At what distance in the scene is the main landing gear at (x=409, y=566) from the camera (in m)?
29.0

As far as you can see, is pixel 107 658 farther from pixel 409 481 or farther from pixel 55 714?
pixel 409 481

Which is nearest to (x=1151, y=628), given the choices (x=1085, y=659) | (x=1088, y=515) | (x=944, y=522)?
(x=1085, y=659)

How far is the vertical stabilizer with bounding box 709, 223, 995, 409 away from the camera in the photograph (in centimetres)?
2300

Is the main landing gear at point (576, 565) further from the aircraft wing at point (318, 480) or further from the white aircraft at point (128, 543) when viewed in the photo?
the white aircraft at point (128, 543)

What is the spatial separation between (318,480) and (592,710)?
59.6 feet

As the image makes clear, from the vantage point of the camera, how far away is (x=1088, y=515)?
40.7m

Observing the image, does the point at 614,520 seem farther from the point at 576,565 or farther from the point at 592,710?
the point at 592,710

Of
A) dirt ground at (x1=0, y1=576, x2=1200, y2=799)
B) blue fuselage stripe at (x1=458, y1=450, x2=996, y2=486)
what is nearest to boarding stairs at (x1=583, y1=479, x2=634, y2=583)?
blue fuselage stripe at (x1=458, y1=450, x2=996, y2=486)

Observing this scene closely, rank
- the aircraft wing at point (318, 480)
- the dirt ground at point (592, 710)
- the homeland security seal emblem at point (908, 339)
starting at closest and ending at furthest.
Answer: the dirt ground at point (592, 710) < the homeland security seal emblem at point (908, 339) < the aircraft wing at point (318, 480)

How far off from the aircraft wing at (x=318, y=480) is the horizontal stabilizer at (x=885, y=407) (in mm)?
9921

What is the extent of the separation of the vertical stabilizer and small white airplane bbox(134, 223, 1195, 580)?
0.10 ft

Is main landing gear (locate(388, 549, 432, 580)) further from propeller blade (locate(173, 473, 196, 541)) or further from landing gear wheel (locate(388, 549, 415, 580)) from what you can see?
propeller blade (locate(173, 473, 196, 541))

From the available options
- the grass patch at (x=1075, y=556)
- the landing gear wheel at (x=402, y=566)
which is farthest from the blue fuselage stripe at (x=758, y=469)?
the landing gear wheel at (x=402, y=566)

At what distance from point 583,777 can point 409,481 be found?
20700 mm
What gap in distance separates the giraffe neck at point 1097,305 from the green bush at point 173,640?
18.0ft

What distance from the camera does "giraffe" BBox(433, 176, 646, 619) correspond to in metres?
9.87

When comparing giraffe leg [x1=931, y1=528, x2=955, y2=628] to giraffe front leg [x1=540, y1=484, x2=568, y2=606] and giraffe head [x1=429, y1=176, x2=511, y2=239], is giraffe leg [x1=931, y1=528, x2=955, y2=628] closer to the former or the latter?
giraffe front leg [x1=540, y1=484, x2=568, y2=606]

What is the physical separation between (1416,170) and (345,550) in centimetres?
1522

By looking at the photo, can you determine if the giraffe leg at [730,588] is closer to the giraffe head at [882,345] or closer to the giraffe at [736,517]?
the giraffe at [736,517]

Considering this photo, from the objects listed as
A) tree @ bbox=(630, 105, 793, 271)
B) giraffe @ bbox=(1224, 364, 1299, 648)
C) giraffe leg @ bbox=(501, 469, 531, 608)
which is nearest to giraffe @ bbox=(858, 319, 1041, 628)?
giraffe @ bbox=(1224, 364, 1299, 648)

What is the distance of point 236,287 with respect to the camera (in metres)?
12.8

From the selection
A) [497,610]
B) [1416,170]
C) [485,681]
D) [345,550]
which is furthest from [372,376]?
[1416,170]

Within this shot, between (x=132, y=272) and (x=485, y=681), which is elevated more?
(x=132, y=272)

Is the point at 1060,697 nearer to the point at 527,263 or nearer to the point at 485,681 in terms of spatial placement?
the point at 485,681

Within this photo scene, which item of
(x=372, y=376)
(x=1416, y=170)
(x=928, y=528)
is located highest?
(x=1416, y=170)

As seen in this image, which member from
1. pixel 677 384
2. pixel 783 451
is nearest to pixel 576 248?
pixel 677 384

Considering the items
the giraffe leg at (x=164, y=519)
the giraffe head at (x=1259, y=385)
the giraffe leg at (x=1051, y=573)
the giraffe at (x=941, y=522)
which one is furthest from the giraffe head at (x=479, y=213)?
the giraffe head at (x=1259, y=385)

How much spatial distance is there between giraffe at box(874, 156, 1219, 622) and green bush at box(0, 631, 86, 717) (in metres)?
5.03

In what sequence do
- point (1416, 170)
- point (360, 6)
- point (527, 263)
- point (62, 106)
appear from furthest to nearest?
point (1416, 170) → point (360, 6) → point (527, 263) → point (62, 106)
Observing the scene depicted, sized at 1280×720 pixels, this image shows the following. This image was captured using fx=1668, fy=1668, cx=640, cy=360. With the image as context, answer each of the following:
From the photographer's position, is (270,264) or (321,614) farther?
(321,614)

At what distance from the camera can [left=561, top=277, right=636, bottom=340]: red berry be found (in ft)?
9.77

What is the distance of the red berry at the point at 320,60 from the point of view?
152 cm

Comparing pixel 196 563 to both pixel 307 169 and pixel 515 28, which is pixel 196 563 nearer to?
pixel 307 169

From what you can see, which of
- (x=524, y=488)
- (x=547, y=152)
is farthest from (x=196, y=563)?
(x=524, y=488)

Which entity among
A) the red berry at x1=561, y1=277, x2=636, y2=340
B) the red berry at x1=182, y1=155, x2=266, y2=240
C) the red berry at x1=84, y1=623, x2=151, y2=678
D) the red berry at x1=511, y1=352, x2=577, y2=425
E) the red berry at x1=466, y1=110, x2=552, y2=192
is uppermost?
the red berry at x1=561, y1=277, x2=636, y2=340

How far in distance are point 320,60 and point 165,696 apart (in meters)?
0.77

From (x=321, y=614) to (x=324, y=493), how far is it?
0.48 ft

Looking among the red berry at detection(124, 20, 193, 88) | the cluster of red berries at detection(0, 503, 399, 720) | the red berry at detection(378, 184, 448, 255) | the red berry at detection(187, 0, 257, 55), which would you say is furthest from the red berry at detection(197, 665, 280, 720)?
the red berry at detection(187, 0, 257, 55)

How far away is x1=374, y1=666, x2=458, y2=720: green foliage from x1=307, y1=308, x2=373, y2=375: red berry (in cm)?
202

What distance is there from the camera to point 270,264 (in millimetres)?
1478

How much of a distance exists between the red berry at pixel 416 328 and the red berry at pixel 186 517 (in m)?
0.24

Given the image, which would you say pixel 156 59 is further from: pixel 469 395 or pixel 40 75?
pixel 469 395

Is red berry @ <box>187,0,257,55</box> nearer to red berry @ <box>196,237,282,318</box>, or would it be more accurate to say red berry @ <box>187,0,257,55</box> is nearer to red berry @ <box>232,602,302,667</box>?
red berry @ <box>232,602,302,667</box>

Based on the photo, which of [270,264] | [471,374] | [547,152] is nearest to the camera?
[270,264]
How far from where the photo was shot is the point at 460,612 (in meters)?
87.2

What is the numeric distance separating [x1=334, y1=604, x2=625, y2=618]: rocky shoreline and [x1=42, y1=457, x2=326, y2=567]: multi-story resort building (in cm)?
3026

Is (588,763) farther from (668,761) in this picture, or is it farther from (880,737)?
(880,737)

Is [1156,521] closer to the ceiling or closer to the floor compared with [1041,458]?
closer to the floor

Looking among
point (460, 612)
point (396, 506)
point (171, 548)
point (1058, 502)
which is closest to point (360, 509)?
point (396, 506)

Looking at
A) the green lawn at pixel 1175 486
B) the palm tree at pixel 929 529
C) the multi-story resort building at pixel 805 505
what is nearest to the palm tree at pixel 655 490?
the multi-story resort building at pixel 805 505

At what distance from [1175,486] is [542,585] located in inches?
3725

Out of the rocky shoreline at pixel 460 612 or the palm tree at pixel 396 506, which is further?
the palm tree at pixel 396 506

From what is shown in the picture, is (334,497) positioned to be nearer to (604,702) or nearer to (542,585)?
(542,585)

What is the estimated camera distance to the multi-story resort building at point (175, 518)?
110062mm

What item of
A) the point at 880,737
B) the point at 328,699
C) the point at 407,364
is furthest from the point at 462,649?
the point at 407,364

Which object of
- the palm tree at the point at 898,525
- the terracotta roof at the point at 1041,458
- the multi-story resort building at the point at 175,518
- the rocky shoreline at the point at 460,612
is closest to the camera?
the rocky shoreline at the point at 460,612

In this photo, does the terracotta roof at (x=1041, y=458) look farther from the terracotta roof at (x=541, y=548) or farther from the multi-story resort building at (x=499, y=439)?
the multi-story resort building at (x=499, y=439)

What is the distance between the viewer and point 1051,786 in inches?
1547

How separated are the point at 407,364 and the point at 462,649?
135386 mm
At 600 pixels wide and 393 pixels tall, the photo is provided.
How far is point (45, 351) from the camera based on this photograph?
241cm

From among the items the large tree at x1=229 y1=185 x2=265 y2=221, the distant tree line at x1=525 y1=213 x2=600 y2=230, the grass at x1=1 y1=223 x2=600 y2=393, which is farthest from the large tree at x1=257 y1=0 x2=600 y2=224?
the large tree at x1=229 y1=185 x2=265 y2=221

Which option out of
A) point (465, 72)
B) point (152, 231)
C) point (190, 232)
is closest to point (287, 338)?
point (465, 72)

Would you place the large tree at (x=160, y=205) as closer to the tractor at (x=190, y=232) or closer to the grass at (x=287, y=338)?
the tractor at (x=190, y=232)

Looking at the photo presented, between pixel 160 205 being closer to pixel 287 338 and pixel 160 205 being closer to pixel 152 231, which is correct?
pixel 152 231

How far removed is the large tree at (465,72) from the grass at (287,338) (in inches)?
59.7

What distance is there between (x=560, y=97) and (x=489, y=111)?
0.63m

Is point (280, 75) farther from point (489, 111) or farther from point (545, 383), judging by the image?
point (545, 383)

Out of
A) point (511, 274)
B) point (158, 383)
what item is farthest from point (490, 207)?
· · ·
PROBLEM DESCRIPTION: Would you give again, word for word, every line from the one with "From what is" through the final line of the listing above?

WORKED SOLUTION:
From what is shown in the picture, is (334,497) positioned to be nearer to (604,702) or nearer to (542,585)?
(542,585)

What is the estimated camera distance to the multi-story resort building at point (175, 518)?
110062mm

What item of
A) the point at 880,737
B) the point at 328,699
C) the point at 407,364
is furthest from the point at 462,649?
the point at 407,364

Which object of
- the palm tree at the point at 898,525
- the terracotta roof at the point at 1041,458
- the multi-story resort building at the point at 175,518
- the rocky shoreline at the point at 460,612
is closest to the camera?
the rocky shoreline at the point at 460,612

In this photo, does the terracotta roof at (x=1041, y=458) look farther from the terracotta roof at (x=541, y=548) or farther from the multi-story resort building at (x=499, y=439)?
the multi-story resort building at (x=499, y=439)

What is the distance between the viewer and point 1051,786 in inches?
1547

How separated are the point at 407,364 and the point at 462,649?
135386 mm
At 600 pixels wide and 393 pixels tall, the photo is provided.
How far is point (45, 351) from the camera based on this photograph?
241cm

From among the items the large tree at x1=229 y1=185 x2=265 y2=221, the distant tree line at x1=525 y1=213 x2=600 y2=230, the grass at x1=1 y1=223 x2=600 y2=393, which is farthest from the large tree at x1=257 y1=0 x2=600 y2=224?
the large tree at x1=229 y1=185 x2=265 y2=221

Which option out of
A) point (465, 72)
B) point (152, 231)
C) point (190, 232)
is closest to point (287, 338)?
point (465, 72)

Would you place the large tree at (x=160, y=205) as closer to the tractor at (x=190, y=232) or closer to the grass at (x=287, y=338)?
the tractor at (x=190, y=232)

Looking at the photo presented, between pixel 160 205 being closer to pixel 287 338 and pixel 160 205 being closer to pixel 152 231, which is correct?
pixel 152 231

How far removed is the large tree at (465,72) from the grass at (287,338) (in inches)?
59.7

What distance is there between (x=560, y=97) and (x=489, y=111)?
0.63m

Is point (280, 75) farther from point (489, 111) or farther from point (545, 383), judging by the image?
point (545, 383)

Out of
A) point (511, 274)
B) point (158, 383)
what item is farthest from point (490, 207)?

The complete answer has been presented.